27.Bölüm: "Birbiriyle Sınanan Kalpler"

Seni bana getiren tesadüfler değil, kaderdi.

"Eymen, kantine gidiyoruz birader gelsene."

Sınıf arkadaşımın omzunun üstünden bana bakarak söylediği söze karşılık olumsuz anlamda kafamı salladım. "Yok birader ya. Takılın siz. Ben bahçede biraz hava almak istiyorum."

"Sen bilirsin kanka."

Onlar kantine doğru yol alırken ben de binanın kapısına doğru ilerlemeye devam ettim. Derdim hava almak filan değildi. Benim derdim onu görmekti. Didem'i...

Gözlerim onun yeşil gözlerini görmek için sabırsızlanırken adımlarımı olabildiğince daha çok hızlandırdım. Teneffüs zaten on dakikaydı. Kafamı eğerek kolumdaki saate kısa bir bakış attım. Hatta kaldı dokuz dakika.

Bu teneffüs süreleri neden bu kadar kısa ki?!

On dakikadan eksilen bir dakikama hayıflanırken ve teneffüslerin kısalığından yakınırken binanın kapısından çıktım. Gözlerim geniş bahçeyi taradı bir müddet. Gördüğüm manzara dudağımın yukarı doğru kıvrılmasını sağlarken aramaya bir son verip kalabalık içinde sadece ona odaklandım. Yüz bin kişinin içinden bile seçerdim zaten onu ben. Daha görür görmez kalbim ritmini arttırmıştı. Hiçbir kızın yapamadığını Didem yapmış bana bir kalbim olduğunu hatırlatmıştı. Bana iliklerime kadar yaşadığımı hissettirmişti.

O günden beri...

Onu caddeye atlamaktan son anda kurtardığım günden beri...

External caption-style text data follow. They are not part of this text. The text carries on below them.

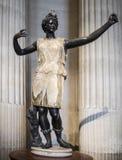 diane To jest rzeźba od louvre Fotografia Stock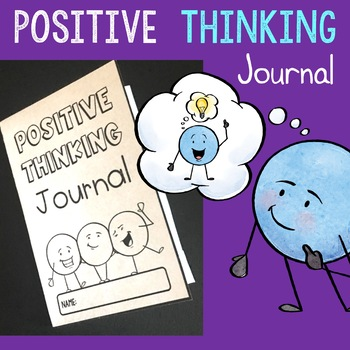 Stop Bad Thoughts with Cognitive Behavioral Therapy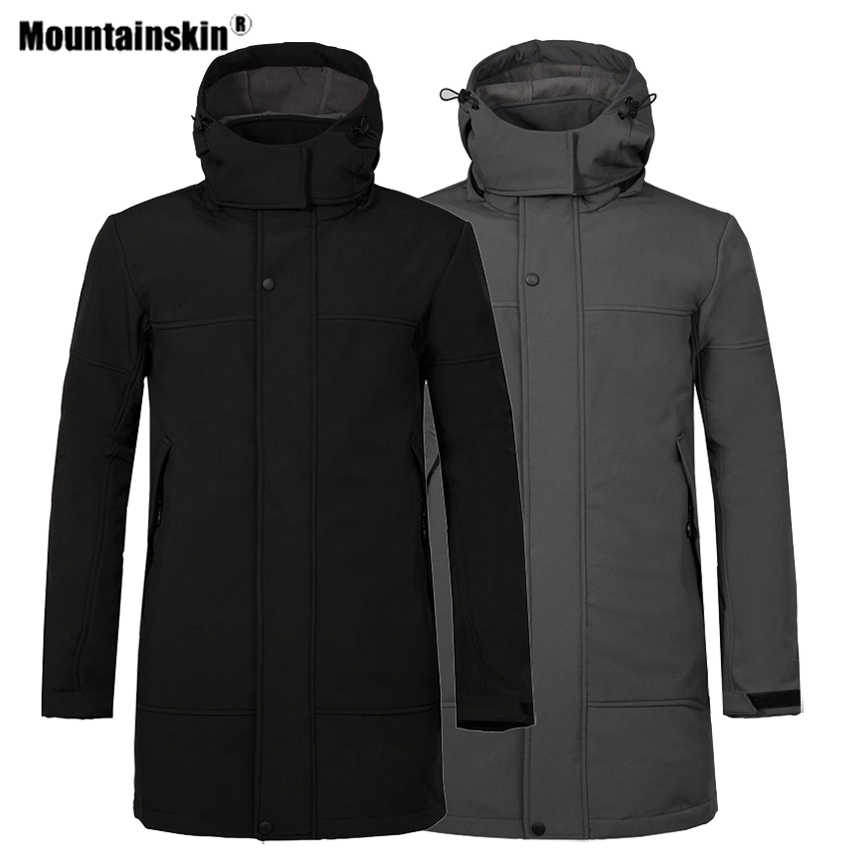 Mountainskin الشتاء الرجال سوفتشيل جاكيت من الصوف في الهواء الطلق سترة واقية طويلة المشي التخييم الرحلات تزلج تسلق الذكور معطف VA328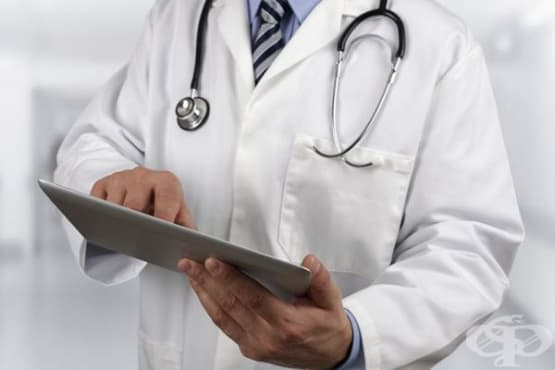 Двете жени с морбили от Пловдив са били ваксинирани - изображение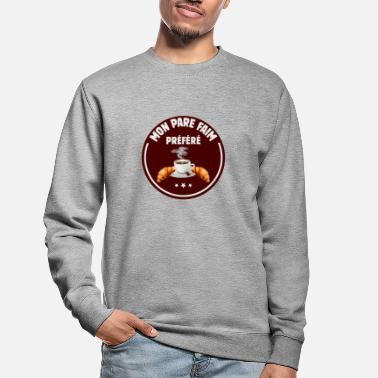 Smell My Cheese MY FAVORITE HUNGER! - Unisex Sweatshirt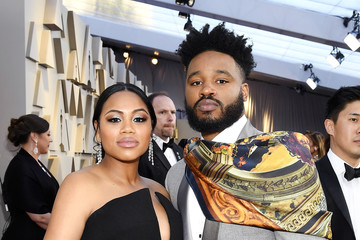 Ryan Coogler 91st Annual Academy Awards - Red Carpet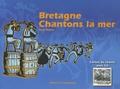 René Abjean - Bretagne, chantons la mer. 1 CD audio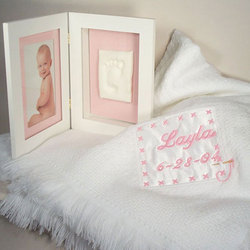 Girls Personalized Keepsake Blanket with Footprint Picture Frame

Kahverengi gözlerim onun yeşil gözleriyle ilk o gün tanışmıştı. O günkü o korkmuş, ürkek, heyecanlı hâli gözümün önünden hiç gitmemişti. Üstüme düştüğünde yüzüme savrulan sarı saçlarının kokusunun burnumdan gitmediği gibi... Bana bir kızdan görür görmez etkileneceksin deseler güler geçerdim. Böyle şeylere inanan biri değildim ama olmuştu işte. Ben sarışın bir kızdan çok etkilenmiştim. O sarışın bana daha o gün çok başka, çok farklı olduğunu hissettirmeyi başarmıştı.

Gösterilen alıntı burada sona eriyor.